Reproduce the listing word for word, leaving every picture behind.

— Data for the task —

-----

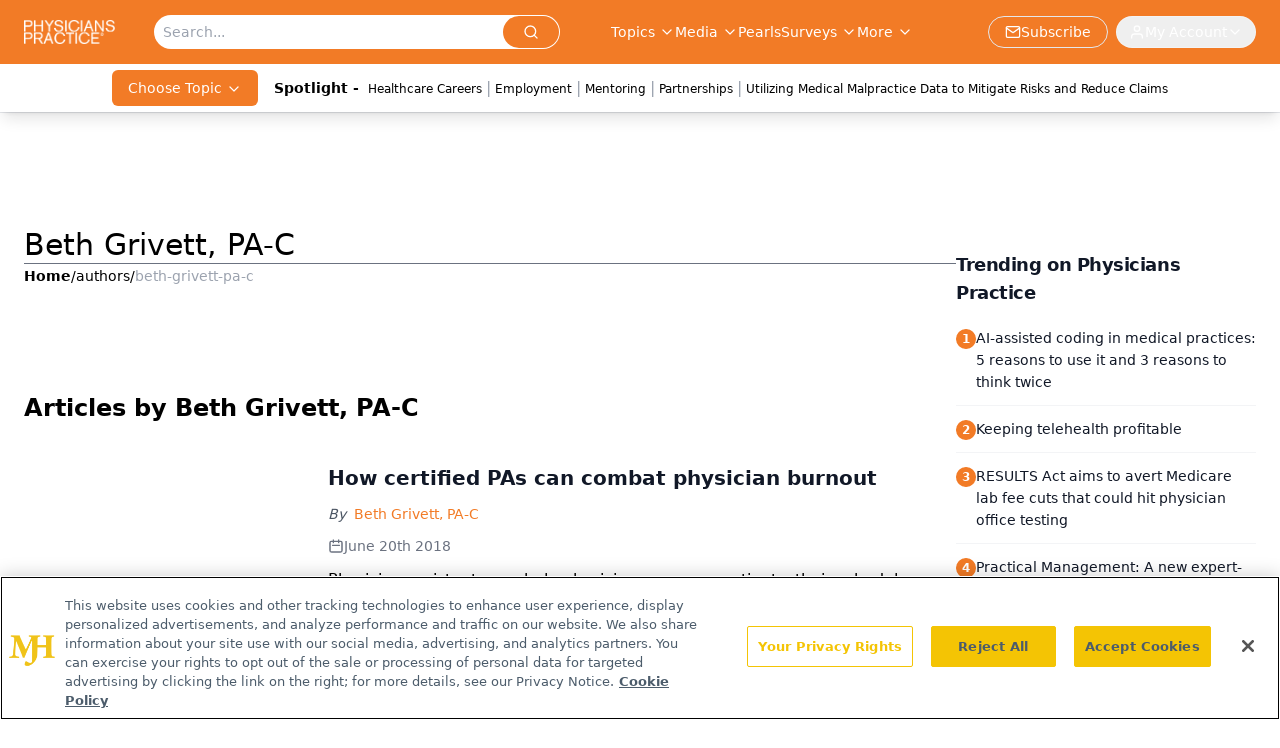

--- FILE ---
content_type: text/html; charset=utf-8
request_url: https://www.google.com/recaptcha/api2/aframe
body_size: 174
content:
<!DOCTYPE HTML><html><head><meta http-equiv="content-type" content="text/html; charset=UTF-8"></head><body><script nonce="1JwloulvQIF9GeL7kUH44A">/** Anti-fraud and anti-abuse applications only. See google.com/recaptcha */ try{var clients={'sodar':'https://pagead2.googlesyndication.com/pagead/sodar?'};window.addEventListener("message",function(a){try{if(a.source===window.parent){var b=JSON.parse(a.data);var c=clients[b['id']];if(c){var d=document.createElement('img');d.src=c+b['params']+'&rc='+(localStorage.getItem("rc::a")?sessionStorage.getItem("rc::b"):"");window.document.body.appendChild(d);sessionStorage.setItem("rc::e",parseInt(sessionStorage.getItem("rc::e")||0)+1);localStorage.setItem("rc::h",'1769986271638');}}}catch(b){}});window.parent.postMessage("_grecaptcha_ready", "*");}catch(b){}</script></body></html>

--- FILE ---
content_type: application/javascript
request_url: https://api.lightboxcdn.com/z9gd/43409/www.physicianspractice.com/jsonp/z?cb=1769986255670&dre=l&callback=jQuery112403884161212801984_1769986255649&_=1769986255650
body_size: 1007
content:
jQuery112403884161212801984_1769986255649({"dre":"l","response":"[base64]","success":true});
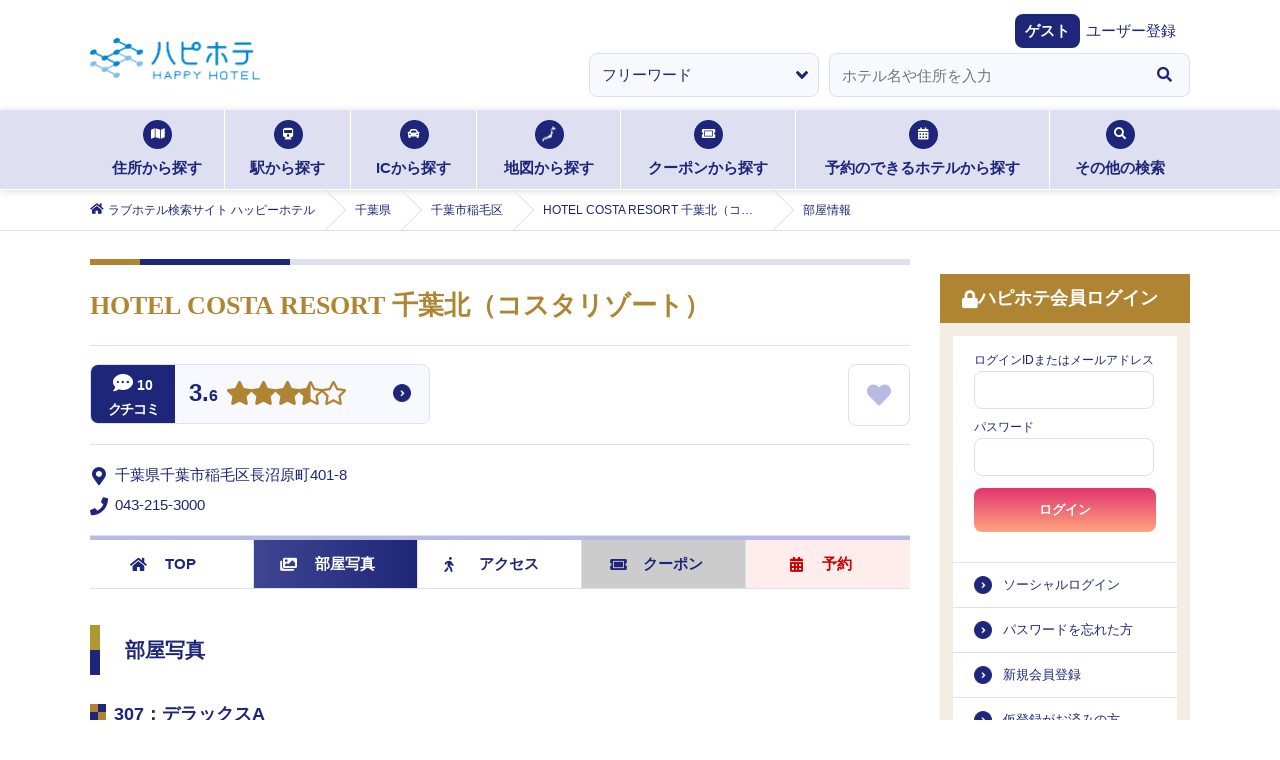

--- FILE ---
content_type: text/javascript
request_url: https://static.happyhotel.jp/_next/static/XjHOcbZMgdpfnZfeqn8bu/_ssgManifest.js
body_size: 81
content:
self.__SSG_MANIFEST=new Set(["\u002F","\u002F404","\u002F[cityName]","\u002Fhotellist\u002Fnewarrivals","\u002Fhotellist\u002Fnewarrivals\u002Fpref\u002F[pref_id]","\u002Fhotellist\u002Fnewbuzzes","\u002Fhotellist\u002Fnewbuzzes\u002Fpref\u002F[pref_id]","\u002Fhotellist\u002Fnewmessages","\u002Fhotellist\u002Fnewmessages\u002Fpref\u002F[pref_id]","\u002Fhotellist\u002Fnewmile","\u002Fhotellist\u002Fnewmile\u002Fpref\u002F[pref_id]","\u002Fhotellist\u002Fnewopen","\u002Fhotellist\u002Fnewopen\u002Fpref\u002F[pref_id]","\u002Fsearch\u002Fchain","\u002Fsearch\u002Fhotenavi","\u002Fsearch\u002Fkodawari","\u002Fsearch\u002Fkodawari\u002Faddress","\u002Ftopics"]);self.__SSG_MANIFEST_CB&&self.__SSG_MANIFEST_CB()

-----

— Response to the exercise —
--- FILE ---
content_type: text/html; charset=utf-8
request_url: https://www.google.com/recaptcha/api2/aframe
body_size: 174
content:
<!DOCTYPE HTML><html><head><meta http-equiv="content-type" content="text/html; charset=UTF-8"></head><body><script nonce="1JwloulvQIF9GeL7kUH44A">/** Anti-fraud and anti-abuse applications only. See google.com/recaptcha */ try{var clients={'sodar':'https://pagead2.googlesyndication.com/pagead/sodar?'};window.addEventListener("message",function(a){try{if(a.source===window.parent){var b=JSON.parse(a.data);var c=clients[b['id']];if(c){var d=document.createElement('img');d.src=c+b['params']+'&rc='+(localStorage.getItem("rc::a")?sessionStorage.getItem("rc::b"):"");window.document.body.appendChild(d);sessionStorage.setItem("rc::e",parseInt(sessionStorage.getItem("rc::e")||0)+1);localStorage.setItem("rc::h",'1769986271638');}}}catch(b){}});window.parent.postMessage("_grecaptcha_ready", "*");}catch(b){}</script></body></html>

--- FILE ---
content_type: application/javascript
request_url: https://api.lightboxcdn.com/z9gd/43409/www.physicianspractice.com/jsonp/z?cb=1769986255670&dre=l&callback=jQuery112403884161212801984_1769986255649&_=1769986255650
body_size: 1007
content:
jQuery112403884161212801984_1769986255649({"dre":"l","response":"[base64]","success":true});

--- FILE ---
content_type: text/javascript
request_url: https://static.happyhotel.jp/_next/static/XjHOcbZMgdpfnZfeqn8bu/_ssgManifest.js
body_size: 81
content:
self.__SSG_MANIFEST=new Set(["\u002F","\u002F404","\u002F[cityName]","\u002Fhotellist\u002Fnewarrivals","\u002Fhotellist\u002Fnewarrivals\u002Fpref\u002F[pref_id]","\u002Fhotellist\u002Fnewbuzzes","\u002Fhotellist\u002Fnewbuzzes\u002Fpref\u002F[pref_id]","\u002Fhotellist\u002Fnewmessages","\u002Fhotellist\u002Fnewmessages\u002Fpref\u002F[pref_id]","\u002Fhotellist\u002Fnewmile","\u002Fhotellist\u002Fnewmile\u002Fpref\u002F[pref_id]","\u002Fhotellist\u002Fnewopen","\u002Fhotellist\u002Fnewopen\u002Fpref\u002F[pref_id]","\u002Fsearch\u002Fchain","\u002Fsearch\u002Fhotenavi","\u002Fsearch\u002Fkodawari","\u002Fsearch\u002Fkodawari\u002Faddress","\u002Ftopics"]);self.__SSG_MANIFEST_CB&&self.__SSG_MANIFEST_CB()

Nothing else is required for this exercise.